DIRECTION
Report how many lines in the listing below contain the word "attached". Give only the number.

[Part of a data file]
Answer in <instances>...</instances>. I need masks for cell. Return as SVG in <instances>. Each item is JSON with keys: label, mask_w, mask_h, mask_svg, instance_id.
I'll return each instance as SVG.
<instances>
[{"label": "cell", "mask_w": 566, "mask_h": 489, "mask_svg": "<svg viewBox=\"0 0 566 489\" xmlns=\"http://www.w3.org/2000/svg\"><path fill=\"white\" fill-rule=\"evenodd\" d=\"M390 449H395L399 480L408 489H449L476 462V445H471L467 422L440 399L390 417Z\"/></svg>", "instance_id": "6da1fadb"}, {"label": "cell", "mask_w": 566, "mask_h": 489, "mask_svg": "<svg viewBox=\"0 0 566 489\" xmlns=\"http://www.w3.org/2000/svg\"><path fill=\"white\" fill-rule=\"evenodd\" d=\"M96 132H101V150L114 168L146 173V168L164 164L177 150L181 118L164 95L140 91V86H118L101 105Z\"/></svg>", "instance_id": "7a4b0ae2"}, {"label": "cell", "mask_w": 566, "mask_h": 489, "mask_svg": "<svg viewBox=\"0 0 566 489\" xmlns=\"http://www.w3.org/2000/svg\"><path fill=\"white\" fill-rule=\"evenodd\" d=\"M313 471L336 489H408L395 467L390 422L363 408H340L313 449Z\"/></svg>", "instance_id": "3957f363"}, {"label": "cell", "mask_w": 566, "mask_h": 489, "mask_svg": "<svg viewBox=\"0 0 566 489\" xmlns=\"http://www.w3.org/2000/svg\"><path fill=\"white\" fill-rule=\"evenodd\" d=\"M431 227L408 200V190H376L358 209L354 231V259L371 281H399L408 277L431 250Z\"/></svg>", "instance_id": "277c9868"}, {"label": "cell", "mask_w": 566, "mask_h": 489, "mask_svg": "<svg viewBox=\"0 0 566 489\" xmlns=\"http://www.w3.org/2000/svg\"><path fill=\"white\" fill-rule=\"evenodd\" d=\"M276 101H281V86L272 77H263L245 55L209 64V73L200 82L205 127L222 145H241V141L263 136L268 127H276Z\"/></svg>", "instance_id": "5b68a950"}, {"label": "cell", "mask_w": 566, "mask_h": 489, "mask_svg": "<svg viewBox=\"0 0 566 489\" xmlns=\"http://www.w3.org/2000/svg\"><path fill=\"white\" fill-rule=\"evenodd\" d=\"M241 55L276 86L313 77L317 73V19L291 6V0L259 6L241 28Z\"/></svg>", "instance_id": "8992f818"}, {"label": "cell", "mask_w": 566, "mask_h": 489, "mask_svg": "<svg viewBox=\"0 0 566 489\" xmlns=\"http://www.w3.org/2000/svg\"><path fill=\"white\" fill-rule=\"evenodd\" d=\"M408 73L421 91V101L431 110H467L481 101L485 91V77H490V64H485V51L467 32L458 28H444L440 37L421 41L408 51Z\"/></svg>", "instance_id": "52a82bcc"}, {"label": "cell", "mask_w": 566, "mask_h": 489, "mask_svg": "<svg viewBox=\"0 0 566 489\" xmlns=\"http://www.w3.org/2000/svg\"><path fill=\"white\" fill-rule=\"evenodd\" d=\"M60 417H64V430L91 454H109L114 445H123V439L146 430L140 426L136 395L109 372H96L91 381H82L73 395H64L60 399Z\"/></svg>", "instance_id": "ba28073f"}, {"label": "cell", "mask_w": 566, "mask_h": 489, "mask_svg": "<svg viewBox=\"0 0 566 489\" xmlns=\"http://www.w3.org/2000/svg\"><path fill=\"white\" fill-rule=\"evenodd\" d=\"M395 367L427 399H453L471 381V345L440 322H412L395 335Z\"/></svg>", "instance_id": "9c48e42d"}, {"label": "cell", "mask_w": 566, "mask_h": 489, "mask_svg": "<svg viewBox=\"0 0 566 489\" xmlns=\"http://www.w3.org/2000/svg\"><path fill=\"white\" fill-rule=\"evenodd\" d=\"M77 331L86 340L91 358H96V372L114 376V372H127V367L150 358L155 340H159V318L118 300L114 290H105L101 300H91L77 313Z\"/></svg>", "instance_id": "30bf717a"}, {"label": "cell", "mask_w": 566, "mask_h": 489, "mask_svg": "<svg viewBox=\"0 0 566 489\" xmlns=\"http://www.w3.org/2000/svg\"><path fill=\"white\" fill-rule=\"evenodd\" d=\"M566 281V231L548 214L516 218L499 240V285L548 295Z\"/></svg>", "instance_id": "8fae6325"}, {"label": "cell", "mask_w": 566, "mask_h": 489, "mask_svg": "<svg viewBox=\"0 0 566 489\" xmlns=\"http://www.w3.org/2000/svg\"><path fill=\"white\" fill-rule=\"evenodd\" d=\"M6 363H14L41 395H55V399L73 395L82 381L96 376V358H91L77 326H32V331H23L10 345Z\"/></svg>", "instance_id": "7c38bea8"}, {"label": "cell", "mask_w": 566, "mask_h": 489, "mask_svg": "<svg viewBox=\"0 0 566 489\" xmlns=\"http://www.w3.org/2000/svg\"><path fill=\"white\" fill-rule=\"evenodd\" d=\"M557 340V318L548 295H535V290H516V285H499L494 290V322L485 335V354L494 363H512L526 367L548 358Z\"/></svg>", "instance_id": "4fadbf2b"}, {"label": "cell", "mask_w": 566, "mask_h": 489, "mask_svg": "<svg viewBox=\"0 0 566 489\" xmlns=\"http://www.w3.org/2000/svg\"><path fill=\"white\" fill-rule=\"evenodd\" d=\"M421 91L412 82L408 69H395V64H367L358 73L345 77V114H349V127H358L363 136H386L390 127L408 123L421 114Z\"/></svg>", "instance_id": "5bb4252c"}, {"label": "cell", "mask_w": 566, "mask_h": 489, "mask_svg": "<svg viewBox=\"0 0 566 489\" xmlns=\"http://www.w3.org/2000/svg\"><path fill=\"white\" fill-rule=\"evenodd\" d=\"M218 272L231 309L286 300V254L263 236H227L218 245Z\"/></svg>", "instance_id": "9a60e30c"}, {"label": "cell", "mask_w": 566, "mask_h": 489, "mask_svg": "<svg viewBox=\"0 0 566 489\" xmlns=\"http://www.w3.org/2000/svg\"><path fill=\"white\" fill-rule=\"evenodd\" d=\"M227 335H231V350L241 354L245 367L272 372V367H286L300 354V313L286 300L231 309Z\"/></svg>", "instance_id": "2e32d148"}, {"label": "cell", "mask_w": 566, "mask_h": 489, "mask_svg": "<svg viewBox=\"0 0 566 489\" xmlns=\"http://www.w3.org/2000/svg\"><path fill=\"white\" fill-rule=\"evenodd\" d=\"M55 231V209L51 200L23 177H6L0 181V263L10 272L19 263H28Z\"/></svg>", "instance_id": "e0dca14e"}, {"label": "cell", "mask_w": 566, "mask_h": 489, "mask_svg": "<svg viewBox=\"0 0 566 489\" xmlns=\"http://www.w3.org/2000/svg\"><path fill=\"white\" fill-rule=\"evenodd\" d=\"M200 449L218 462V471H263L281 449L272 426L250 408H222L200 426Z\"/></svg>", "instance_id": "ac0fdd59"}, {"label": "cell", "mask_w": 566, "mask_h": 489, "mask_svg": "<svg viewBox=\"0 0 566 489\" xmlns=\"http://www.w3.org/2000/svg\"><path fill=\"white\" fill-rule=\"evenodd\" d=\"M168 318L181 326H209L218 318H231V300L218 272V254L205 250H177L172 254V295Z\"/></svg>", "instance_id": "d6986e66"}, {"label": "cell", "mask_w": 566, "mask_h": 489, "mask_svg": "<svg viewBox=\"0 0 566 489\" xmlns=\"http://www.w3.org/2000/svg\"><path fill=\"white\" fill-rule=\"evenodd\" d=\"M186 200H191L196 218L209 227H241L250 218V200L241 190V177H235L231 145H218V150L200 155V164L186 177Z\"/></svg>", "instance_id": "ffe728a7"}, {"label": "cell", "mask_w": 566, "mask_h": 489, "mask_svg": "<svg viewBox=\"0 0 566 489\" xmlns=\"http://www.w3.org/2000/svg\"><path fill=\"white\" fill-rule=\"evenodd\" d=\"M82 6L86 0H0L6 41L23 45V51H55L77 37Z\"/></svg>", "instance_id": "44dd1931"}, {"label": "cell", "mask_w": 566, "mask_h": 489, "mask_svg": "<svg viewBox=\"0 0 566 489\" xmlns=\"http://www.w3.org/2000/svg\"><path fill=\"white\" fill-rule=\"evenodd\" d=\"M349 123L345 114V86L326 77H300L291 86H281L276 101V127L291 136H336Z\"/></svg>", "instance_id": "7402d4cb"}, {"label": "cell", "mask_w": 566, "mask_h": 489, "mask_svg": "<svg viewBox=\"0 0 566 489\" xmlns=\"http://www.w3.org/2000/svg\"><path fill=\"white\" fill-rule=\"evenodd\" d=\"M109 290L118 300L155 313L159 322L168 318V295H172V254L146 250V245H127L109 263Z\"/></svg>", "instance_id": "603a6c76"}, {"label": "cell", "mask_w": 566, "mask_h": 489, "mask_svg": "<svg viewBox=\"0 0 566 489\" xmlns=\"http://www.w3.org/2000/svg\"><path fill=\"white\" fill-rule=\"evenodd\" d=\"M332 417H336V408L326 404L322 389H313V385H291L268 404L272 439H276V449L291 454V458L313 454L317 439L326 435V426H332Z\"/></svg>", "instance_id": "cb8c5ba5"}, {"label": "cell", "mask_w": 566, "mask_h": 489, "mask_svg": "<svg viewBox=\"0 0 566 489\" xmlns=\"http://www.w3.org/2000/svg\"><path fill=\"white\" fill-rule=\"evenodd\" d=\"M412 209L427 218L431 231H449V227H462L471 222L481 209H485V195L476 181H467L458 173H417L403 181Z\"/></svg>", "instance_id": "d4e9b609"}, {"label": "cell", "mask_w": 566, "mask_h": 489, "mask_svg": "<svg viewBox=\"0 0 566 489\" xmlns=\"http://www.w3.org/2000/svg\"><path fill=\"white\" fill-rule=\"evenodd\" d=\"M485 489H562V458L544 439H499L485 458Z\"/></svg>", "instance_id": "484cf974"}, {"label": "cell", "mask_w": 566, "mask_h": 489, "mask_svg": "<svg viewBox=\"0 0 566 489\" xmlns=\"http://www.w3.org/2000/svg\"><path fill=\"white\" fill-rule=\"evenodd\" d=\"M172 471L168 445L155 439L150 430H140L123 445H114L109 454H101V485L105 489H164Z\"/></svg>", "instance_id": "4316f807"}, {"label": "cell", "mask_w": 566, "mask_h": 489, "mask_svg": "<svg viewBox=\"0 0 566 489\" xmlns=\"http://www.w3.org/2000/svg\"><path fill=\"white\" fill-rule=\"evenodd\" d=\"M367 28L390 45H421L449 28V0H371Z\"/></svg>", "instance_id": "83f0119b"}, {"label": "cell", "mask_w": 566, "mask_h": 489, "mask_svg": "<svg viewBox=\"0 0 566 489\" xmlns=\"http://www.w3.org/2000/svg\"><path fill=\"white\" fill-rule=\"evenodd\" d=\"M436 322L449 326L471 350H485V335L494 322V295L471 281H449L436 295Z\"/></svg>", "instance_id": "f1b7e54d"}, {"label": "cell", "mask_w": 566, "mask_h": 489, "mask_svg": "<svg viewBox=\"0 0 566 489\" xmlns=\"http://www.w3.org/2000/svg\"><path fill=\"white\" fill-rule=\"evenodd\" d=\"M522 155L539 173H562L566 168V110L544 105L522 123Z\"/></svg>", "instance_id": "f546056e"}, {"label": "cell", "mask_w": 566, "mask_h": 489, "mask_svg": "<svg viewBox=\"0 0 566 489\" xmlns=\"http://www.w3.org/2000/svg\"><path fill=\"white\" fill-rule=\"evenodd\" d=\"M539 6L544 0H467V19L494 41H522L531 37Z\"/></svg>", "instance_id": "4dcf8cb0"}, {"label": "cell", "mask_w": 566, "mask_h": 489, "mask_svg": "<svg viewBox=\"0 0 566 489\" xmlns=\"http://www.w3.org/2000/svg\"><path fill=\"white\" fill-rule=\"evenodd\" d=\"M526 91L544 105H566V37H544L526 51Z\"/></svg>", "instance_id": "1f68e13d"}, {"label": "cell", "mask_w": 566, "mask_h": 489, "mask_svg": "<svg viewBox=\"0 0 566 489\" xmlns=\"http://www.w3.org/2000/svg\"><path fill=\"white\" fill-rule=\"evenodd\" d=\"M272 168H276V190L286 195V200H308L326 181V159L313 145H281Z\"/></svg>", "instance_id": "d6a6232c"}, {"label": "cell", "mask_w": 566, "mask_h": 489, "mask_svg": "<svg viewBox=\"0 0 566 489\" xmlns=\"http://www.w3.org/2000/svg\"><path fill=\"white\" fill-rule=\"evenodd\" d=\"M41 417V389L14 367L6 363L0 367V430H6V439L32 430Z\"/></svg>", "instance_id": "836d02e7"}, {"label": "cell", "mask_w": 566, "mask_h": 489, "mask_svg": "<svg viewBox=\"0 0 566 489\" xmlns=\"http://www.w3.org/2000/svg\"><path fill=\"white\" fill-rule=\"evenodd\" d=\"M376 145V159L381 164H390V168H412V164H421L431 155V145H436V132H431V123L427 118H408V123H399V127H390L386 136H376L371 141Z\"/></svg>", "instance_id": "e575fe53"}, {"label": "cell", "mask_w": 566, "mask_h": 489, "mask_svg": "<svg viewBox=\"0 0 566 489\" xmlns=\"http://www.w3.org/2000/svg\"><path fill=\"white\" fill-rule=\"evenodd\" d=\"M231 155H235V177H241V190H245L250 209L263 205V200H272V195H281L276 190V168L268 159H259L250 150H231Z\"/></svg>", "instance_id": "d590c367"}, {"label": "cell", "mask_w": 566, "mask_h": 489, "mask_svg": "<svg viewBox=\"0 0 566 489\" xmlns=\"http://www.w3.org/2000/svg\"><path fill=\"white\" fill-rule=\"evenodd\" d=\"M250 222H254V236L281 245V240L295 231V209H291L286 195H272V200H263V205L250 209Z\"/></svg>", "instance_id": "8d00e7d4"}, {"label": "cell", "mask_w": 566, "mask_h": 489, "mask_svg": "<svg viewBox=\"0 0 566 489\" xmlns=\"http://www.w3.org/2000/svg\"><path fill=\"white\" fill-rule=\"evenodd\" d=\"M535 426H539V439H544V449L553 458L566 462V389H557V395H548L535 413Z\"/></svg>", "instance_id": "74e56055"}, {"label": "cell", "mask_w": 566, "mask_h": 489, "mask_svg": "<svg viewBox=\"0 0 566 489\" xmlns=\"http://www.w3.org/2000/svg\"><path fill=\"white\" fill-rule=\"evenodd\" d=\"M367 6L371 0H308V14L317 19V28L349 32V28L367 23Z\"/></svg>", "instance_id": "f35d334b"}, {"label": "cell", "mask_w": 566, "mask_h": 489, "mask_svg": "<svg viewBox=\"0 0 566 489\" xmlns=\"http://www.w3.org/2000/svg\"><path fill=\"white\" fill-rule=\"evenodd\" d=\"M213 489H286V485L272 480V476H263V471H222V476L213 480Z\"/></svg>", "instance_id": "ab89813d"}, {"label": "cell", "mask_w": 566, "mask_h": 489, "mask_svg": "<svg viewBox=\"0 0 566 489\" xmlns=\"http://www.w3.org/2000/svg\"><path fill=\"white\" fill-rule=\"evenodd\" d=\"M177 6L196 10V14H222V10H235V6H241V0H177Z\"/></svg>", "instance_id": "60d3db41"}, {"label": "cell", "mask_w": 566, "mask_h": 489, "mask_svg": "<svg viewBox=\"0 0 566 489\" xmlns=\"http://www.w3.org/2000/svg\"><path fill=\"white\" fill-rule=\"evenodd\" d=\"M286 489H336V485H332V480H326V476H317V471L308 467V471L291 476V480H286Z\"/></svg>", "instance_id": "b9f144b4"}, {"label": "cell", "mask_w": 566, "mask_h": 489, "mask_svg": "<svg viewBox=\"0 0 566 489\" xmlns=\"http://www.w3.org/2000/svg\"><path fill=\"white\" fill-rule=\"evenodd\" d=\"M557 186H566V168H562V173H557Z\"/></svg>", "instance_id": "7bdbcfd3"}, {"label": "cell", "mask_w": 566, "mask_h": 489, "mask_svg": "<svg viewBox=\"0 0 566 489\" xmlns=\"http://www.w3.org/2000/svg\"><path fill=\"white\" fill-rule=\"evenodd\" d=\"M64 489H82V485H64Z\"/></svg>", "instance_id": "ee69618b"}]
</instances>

* * *

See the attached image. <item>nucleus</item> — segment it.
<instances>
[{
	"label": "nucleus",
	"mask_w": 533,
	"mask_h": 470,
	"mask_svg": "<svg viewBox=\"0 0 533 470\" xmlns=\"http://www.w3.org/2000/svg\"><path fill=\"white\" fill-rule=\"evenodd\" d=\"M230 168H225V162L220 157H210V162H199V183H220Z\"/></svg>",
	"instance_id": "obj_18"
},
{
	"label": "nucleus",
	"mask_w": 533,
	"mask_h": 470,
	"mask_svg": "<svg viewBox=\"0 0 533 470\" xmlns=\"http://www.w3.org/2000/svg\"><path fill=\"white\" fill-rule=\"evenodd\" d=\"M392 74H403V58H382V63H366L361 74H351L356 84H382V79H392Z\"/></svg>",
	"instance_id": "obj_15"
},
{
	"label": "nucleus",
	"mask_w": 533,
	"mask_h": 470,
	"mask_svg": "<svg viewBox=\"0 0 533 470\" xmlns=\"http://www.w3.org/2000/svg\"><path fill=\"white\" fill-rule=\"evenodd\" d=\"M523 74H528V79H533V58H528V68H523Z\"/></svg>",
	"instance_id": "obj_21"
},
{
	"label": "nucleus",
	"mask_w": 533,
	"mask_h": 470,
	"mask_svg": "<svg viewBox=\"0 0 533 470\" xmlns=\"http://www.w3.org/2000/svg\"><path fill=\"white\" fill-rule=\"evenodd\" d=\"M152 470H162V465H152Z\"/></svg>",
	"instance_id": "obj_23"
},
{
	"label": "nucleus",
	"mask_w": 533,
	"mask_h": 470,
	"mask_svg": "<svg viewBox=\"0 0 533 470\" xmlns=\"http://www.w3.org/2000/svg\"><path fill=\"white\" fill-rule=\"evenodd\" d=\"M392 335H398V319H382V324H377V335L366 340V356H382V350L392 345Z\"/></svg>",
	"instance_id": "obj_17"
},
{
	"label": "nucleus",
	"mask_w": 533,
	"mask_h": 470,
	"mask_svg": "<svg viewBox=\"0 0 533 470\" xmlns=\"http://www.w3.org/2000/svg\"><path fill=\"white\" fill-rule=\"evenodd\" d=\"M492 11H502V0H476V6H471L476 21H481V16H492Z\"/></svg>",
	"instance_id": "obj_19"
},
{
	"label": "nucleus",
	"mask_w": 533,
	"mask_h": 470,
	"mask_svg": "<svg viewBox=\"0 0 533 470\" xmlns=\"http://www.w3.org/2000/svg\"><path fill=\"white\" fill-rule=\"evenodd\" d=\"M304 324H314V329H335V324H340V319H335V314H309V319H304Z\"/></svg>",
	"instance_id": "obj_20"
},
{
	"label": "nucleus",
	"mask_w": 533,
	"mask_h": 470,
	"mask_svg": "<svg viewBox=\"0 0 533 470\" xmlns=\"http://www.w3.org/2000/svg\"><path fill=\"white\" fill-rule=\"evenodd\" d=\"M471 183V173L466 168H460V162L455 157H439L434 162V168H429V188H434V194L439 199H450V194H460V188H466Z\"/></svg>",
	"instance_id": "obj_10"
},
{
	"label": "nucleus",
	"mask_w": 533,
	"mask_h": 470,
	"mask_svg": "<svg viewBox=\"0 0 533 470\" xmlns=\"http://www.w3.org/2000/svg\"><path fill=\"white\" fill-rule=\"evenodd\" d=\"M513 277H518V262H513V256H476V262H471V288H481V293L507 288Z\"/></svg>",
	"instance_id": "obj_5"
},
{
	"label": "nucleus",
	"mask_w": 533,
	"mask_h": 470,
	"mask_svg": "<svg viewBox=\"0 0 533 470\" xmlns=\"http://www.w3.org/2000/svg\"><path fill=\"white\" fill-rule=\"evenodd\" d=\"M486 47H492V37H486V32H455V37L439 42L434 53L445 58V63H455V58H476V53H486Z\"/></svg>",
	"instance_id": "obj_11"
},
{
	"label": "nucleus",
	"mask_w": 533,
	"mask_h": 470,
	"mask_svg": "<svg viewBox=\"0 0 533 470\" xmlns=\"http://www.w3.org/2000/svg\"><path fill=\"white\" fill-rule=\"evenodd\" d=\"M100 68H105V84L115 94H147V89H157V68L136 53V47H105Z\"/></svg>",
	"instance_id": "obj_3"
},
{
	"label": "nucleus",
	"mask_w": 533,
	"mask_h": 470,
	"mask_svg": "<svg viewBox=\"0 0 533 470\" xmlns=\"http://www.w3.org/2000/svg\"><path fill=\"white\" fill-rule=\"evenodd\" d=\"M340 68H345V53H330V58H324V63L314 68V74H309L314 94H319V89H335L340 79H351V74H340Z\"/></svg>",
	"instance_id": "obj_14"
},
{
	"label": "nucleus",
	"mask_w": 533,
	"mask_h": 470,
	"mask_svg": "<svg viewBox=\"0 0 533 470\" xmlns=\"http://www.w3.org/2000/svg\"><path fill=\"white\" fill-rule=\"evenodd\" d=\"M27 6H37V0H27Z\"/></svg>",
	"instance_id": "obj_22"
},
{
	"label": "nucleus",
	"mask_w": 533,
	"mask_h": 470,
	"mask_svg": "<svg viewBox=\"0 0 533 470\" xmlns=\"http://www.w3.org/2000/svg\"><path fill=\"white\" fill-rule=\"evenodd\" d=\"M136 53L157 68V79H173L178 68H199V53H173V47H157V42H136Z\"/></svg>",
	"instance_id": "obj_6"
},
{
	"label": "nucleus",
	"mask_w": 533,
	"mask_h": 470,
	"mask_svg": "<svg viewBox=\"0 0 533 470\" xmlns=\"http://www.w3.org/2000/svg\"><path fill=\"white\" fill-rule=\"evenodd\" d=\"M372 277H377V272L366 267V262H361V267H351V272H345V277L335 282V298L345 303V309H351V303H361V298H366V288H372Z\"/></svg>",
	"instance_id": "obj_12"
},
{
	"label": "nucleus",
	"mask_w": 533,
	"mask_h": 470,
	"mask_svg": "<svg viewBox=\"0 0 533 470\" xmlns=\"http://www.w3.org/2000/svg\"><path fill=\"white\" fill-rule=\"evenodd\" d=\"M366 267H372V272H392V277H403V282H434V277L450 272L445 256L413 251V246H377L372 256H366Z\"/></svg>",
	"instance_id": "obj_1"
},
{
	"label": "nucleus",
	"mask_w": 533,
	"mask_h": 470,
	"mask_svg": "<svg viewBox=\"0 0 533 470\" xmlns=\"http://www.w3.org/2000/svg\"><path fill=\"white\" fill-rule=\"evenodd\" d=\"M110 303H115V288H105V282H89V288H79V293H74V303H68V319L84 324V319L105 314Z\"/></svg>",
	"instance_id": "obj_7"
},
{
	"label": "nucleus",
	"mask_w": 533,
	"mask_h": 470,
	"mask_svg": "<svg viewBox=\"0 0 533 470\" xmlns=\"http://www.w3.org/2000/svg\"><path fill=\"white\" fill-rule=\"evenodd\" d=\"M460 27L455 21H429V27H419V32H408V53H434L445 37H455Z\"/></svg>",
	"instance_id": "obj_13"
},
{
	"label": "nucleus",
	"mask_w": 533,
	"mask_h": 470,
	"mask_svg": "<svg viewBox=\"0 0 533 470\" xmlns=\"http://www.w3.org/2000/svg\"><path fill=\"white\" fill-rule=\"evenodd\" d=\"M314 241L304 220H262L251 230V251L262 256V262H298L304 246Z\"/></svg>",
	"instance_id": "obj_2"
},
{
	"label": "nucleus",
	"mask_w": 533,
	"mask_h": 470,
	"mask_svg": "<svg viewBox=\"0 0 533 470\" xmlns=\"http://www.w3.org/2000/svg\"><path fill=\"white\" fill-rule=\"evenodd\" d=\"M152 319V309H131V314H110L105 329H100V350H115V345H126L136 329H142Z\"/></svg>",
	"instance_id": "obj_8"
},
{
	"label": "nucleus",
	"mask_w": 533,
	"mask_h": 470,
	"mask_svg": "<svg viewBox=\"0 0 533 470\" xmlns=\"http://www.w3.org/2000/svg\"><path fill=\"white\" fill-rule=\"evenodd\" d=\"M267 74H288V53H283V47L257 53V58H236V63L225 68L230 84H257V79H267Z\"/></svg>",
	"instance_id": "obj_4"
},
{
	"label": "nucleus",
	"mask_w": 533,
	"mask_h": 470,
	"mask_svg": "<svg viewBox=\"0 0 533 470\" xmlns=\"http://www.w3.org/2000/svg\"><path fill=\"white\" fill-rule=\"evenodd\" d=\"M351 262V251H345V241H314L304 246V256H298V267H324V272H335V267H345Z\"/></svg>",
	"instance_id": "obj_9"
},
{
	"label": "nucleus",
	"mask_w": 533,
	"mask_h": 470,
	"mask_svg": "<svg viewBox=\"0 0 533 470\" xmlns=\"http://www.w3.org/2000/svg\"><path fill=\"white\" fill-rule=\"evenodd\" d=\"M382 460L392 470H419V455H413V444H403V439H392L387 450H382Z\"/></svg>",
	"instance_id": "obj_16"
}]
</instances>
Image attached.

SOLUTION TO THIS PROBLEM
2